Das mit „vergessen“ übersetzte griechische Wort (epilanthánomai) hat verschiedene Bedeutungen, unter anderem bedeutet es, „sich nicht um etwas kümmern“ oder „etwas vernachlässigen“. Nach dem Exegetischen Wörterbuch zum Neuen Testament (herausgegeben von Horst Balz und Gerhard Schneider) hat das Wort „vergessend“ in Philipper 3:13 genau diese Bedeutung. Paulus dachte nicht ständig an die Dinge, die er aufgegeben hatte. Er hatte gelernt, sie als unbedeutend zu betrachten. Sie waren im Vergleich zur himmlischen Hoffnung wie „eine Menge Kehricht“ (Philipper 3:8).

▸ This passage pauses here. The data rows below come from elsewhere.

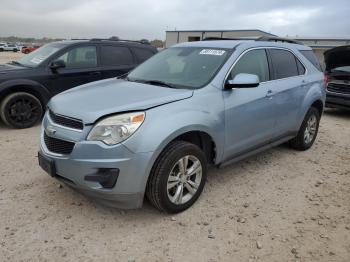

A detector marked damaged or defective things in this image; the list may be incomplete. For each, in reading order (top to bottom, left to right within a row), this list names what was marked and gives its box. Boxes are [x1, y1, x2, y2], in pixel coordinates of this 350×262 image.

cracked headlight [87, 112, 145, 145]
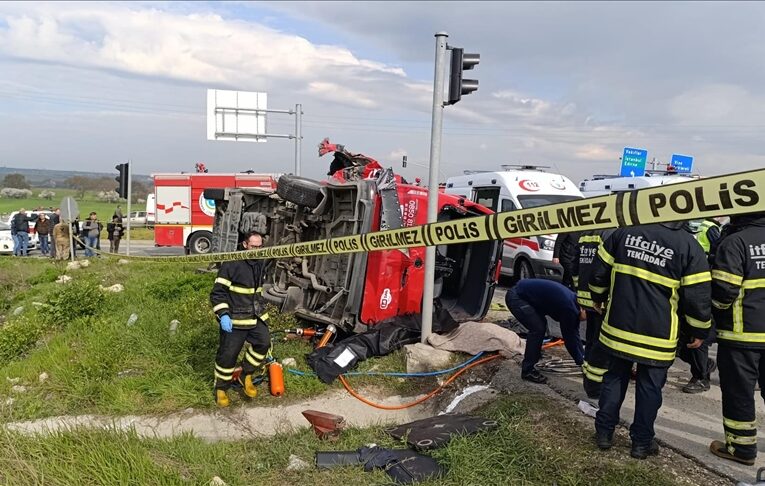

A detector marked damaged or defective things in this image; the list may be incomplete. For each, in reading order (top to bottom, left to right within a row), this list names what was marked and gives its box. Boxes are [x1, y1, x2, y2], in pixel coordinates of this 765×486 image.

overturned red truck [206, 139, 502, 332]
broken vehicle panel [206, 139, 502, 332]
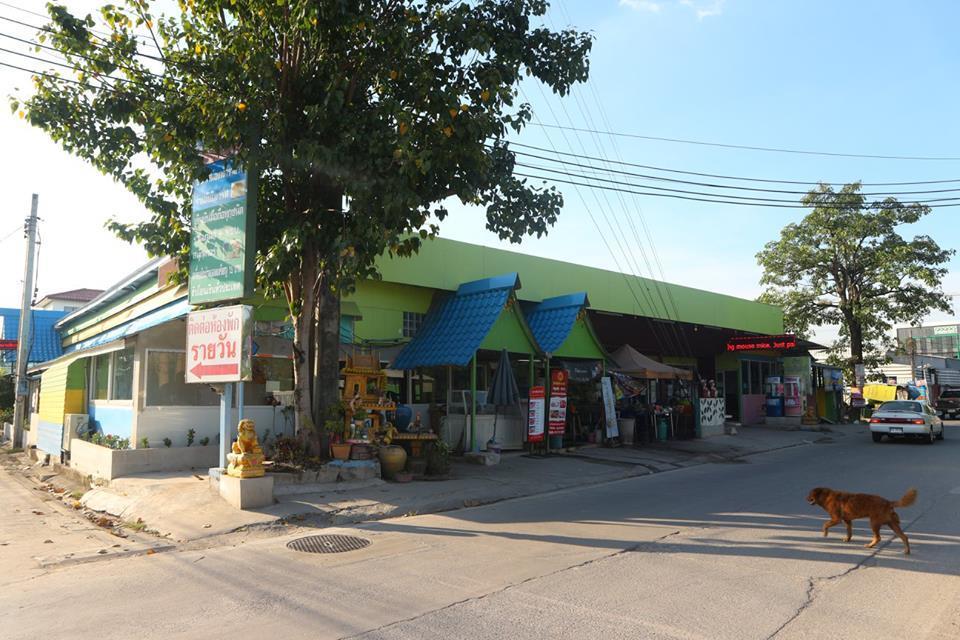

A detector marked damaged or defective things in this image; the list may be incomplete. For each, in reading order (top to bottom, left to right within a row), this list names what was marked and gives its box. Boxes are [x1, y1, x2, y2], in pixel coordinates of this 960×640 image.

road crack [338, 528, 684, 640]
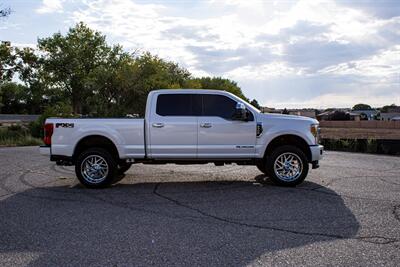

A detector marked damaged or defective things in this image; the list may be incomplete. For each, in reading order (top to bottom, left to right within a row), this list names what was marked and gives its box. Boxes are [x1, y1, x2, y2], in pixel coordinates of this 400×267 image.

cracked asphalt [0, 148, 400, 266]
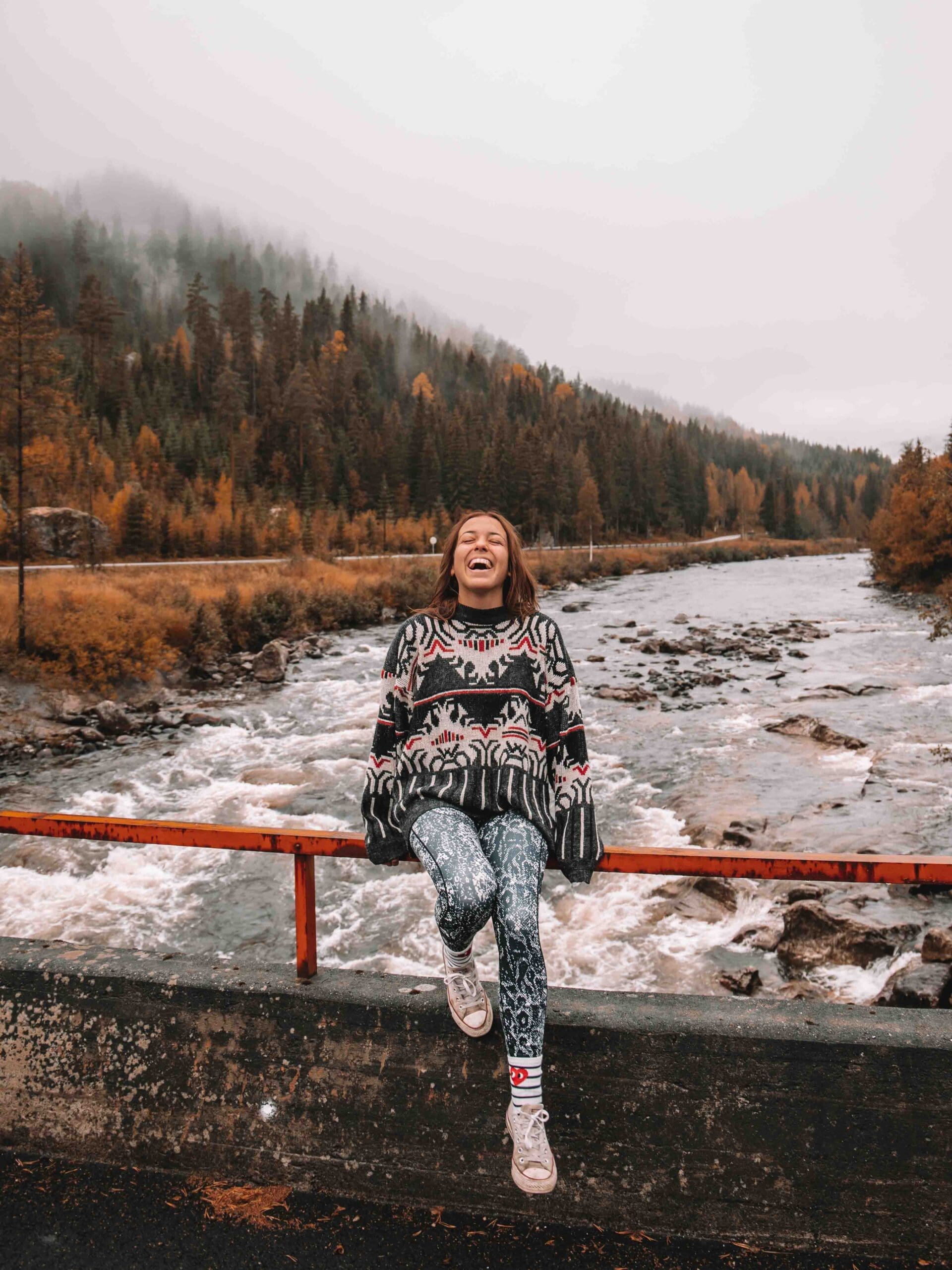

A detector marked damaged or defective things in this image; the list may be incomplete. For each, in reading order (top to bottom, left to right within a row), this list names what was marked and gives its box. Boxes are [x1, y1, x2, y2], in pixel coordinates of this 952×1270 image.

rusty orange railing [1, 814, 952, 984]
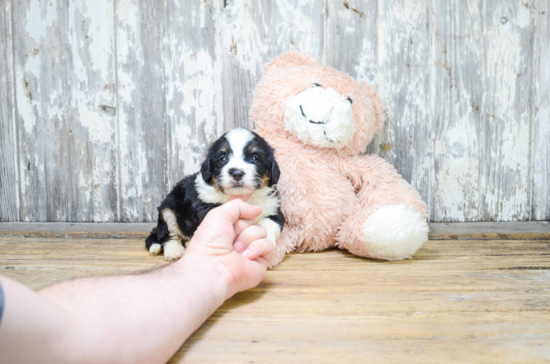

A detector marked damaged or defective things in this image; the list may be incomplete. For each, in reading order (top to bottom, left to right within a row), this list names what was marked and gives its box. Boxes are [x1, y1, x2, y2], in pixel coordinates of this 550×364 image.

peeling white paint on wood [0, 0, 548, 222]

Wie können diese Worte des Paulus auf unsere Zeit angewandt werden? Nun, ein Christ mag wie Paulus gewisse Opfer gebracht haben, um Gott zu dienen. Er hat möglicherweise eine lukrative Karriere zugunsten des Vollzeitdienstes aufgegeben. Oder vielleicht kommt er aus einer wohlhabenden Familie, die ihn jetzt nicht mehr finanziell unterstützt, weil sie gegen die Wahrheit ist. Solche Opfer sind lobenswert, aber man sollte nicht ständig darüber nachdenken. Ein Christ ‘vergißt’, das heißt, er macht sich keine Gedanken mehr über die Dinge, „die dahinten sind“, weil ihm eine herrliche Zukunft in Aussicht steht (Lukas 9:62).
Der Grundsatz, auf dem die Worte des Paulus beruhen, könnte auch anders angewandt werden. Was ist von einem Christen zu sagen, der sich etwas zuschulden kommen ließ, bevor er Gott kennenlernte? (Kolosser 3:5-7). Oder angenommen, er hat, nachdem er ein Christ geworden ist, eine schwere Sünde begangen und ist von der Versammlung zurechtgewiesen worden (2. Korinther 7:8-13; Jakobus 5:15-20). Wenn er wirklich bereut und sich geändert hat, ist er „reingewaschen worden“ (1. Korinther 6:9-11). Was geschehen ist, ist geschehen. Er vergißt es vielleicht nie buchstäblich, ja es wäre sogar gut, wenn er aus der Erfahrung lernen und die Sünde nie mehr begehen würde. Er ‘vergißt’ jedoch in dem Sinne, daß er sich nicht fortgesetzt Vorwürfe macht. (Vergleiche Jesaja 65:17.) Da ihm auf Grund des Opfers Jesu vergeben worden ist, bemüht er sich, die Vergangenheit hinter sich zu lassen.
Nach Philipper 3:13, 14 beschreibt Paulus sich als einen Wettläufer, der sich nach den Dingen ausstreckt, die ‘vor ihm sind’, um das Ziel zu erreichen. Ein Wettläufer schaut nach vorn, nicht zurück. Ebenso sollte ein Christ auf die vor ihm liegenden Segnungen blicken, nicht auf die Dinge, die er hinter sich gelassen hat. Paulus schreibt weiter: „Wenn ihr in irgendeiner Hinsicht anders gesinnt seid, wird Gott euch die obenerwähnte Gesinnung offenbaren“ (Philipper 3:15). Beten wir daher zu Gott darum, daß er uns helfe, diese Gesinnung zu entwickeln. Füllen wir unseren Sinn mit Gottes Gedanken, die in der Bibel zu finden sind (Philipper 4:6-9). Denken wir über Jehovas Liebe zu uns nach und über die Segnungen, die uns daraus erwachsen (1. Johannes 4:9, 10, 17-19). Dann wird uns Jehova durch seinen heiligen Geist helfen, uns nicht so viele Gedanken über das zu machen, was wir hinter uns gelassen haben, sondern wie Paulus der herrlichen Zukunft entgegenzublicken, die uns in Aussicht steht (Philipper 3:17).